Do consumers need to pay for a VR trip? The hype over virtual reality may keep prices rising, especially in real estate

The hype around virtual reality, which studies show will soon surpass that of computer gaming, continues. Companies in the sector —both new and more established —are turning to other real estate markets for inspiration.

Just last month, Metropolitan Investment Analytics released the results of a nationwide survey of real estate brokers and owners about VR’s impact on real estate markets. There’s wide consensus that virtual reality has an enormous impact in the tech sector, but the consumer market has been slow to adopt. However, new data released last week by the Metaverse Real Estate Real Estate Academy (MRREA) suggests that VR is finally starting to catch on.

While 37 percent of survey respondents said they knew or expected to soon have clients in their office using VR technology, only 12 percent of brokers have sold or leased property in a virtual reality (VR) scenario — and with good reason. Before embarking on a VR trip, real estate professionals need to decide how the technology will affect their business — and, in turn, their clients’ real estate experience.

Many real estate companies are moving ahead with VR to capture new customers, according to the survey. But the shift may not be in good business sense.
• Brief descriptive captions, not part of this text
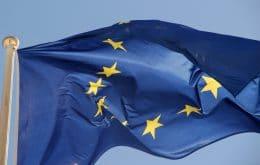 UE compra doses extras de vacina para controlar Covid-19 nas fronteiras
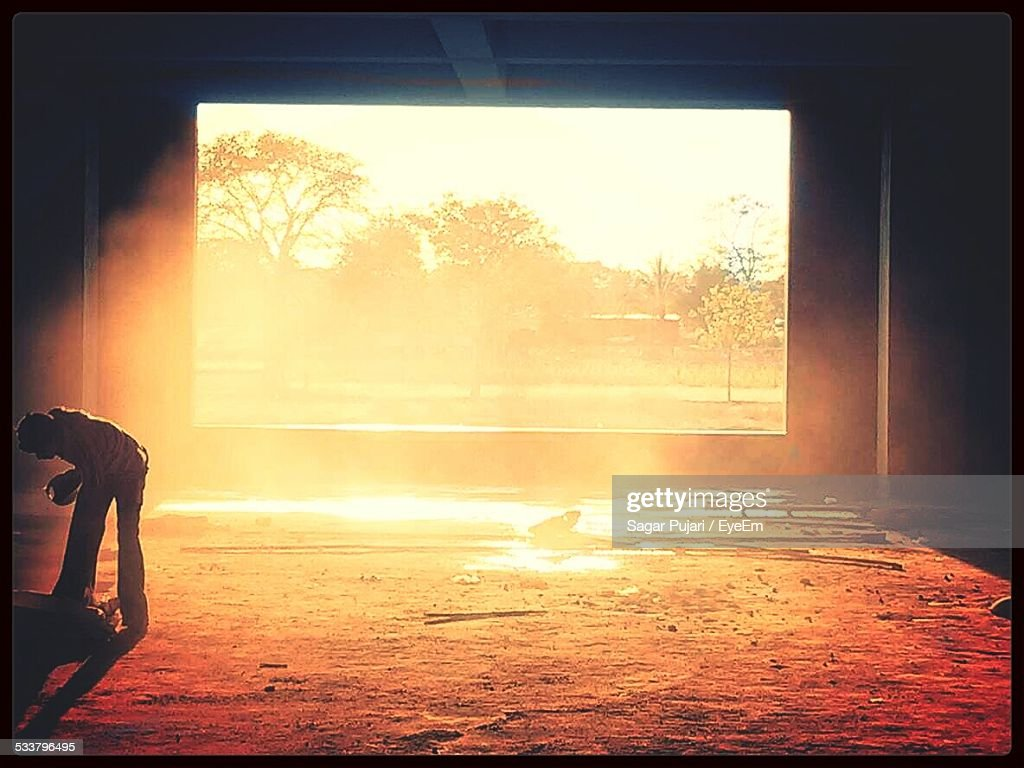 Man In Deserted Building In Sunlight : Foto stock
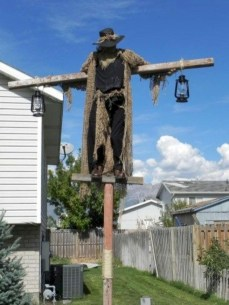 Stylish Outdoor Halloween Decorations Ideas That Everyone Will Be Admired Of31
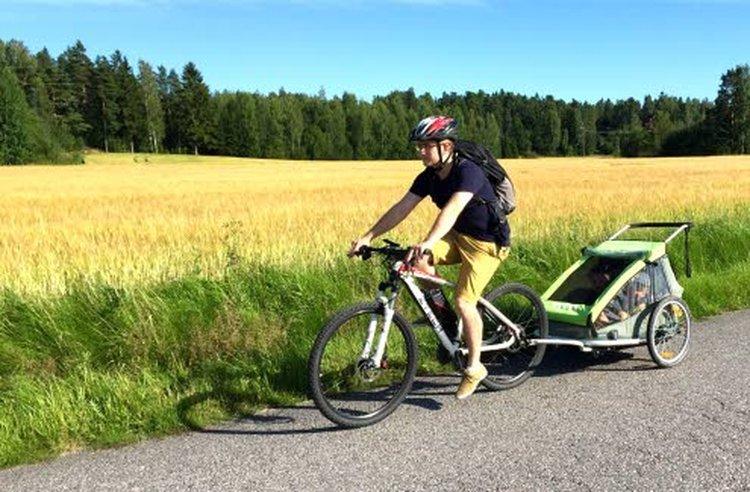 Pyöräperäkärry kiinnittyy sähköpyörään vaivattomasti ja kulkee kevyesti mukana. Kuva: Johanna Pelkonen.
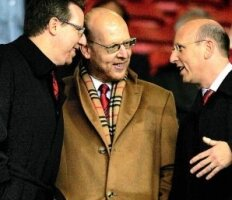 Les Glazers prennent, les supporters craignent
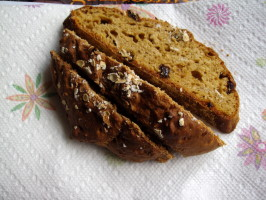 Oatmeal Molasses Bread - No Yeast Quick Bread. Photo by Nikoma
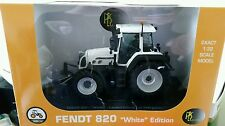 UH FENDT 820 TRACTOR 1/32 SCALE - WHITE LIMITED EDITION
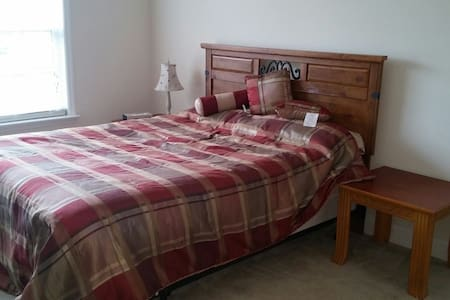 Spacious room w/1 bth near Augusta - Graniteville - Maison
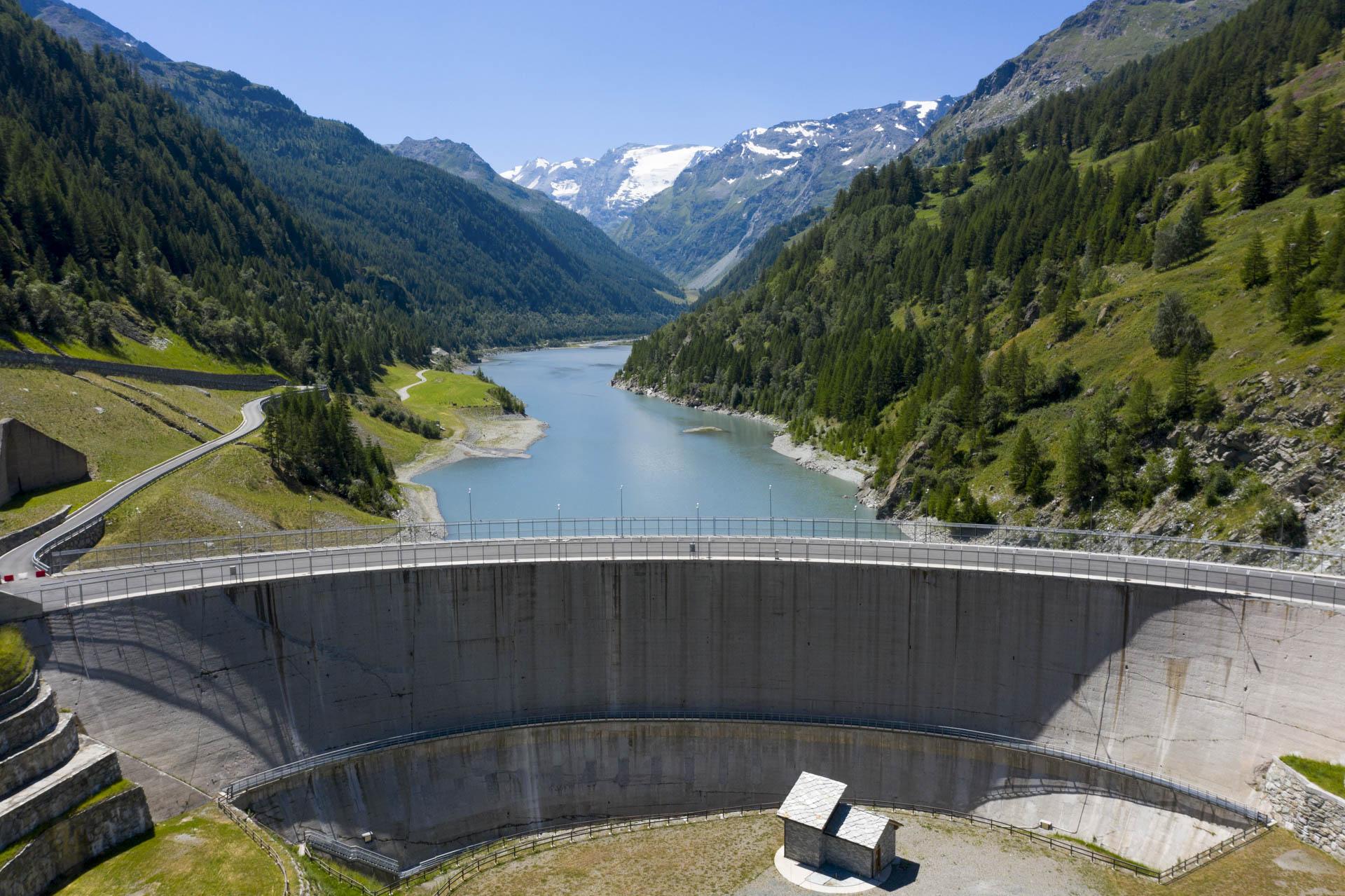 Impianto di produzione idroelettrica - Bacino di Beauregard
In fact, it’s pushing consumers and brokers into an already crowded market with high price tags.

How far can VR go?

Once a new technology is applied to the market, rates can go up. “The higher the level of adoption, the higher the costs will go,” says Susan Spalka, founder of Monarch Research Partners, a research and consulting firm.

Spalka thinks that VR may be useful for seeing a property more closely and quickly, but doesn’t foresee VR as an economic driver in the near future. “I don’t see the VR market really taking off just yet,” she says.

In other words, while certain businesses in an industry may see a return from using VR technology, consumers may end up paying more to gain the same viewing experience.

Real estate brokers already face high price tags on their services, so Oculus Rift could be a hard sell for many. “I imagine it will be a niche,” says Dan Nien, co-founder of VR Real Estate. “There will be people who use VR for trade shows or business conferences, but not for regular consumers,” he says.

Could VR be disruptive to the real estate industry?

If consumers have to shell out a premium for VR during big events like trade shows, that could lead to a cooling in real estate in general. This could in turn delay some projects and add to the downside of the VR trend, which could drive up the price of real estate. However, the category as a whole doesn’t have very high prices to begin with, and as Vuzix, makers of virtual reality wearables, noted last year, VR could help people communicate and collaborate more efficiently.

While Nien sees VR changing the industry to a great extent, Spalka notes that the technology is only one of several available. “The value for the consumer is the interaction with others, with the real estate professionals,” she says. “It’s that interpersonal element.”

Spalka sees this kind of interaction as the future of the online real estate market, in which people will use social media tools to find listings, view listings and also interact with agents. “What they’re getting there is a better experience and a better end point,” she says.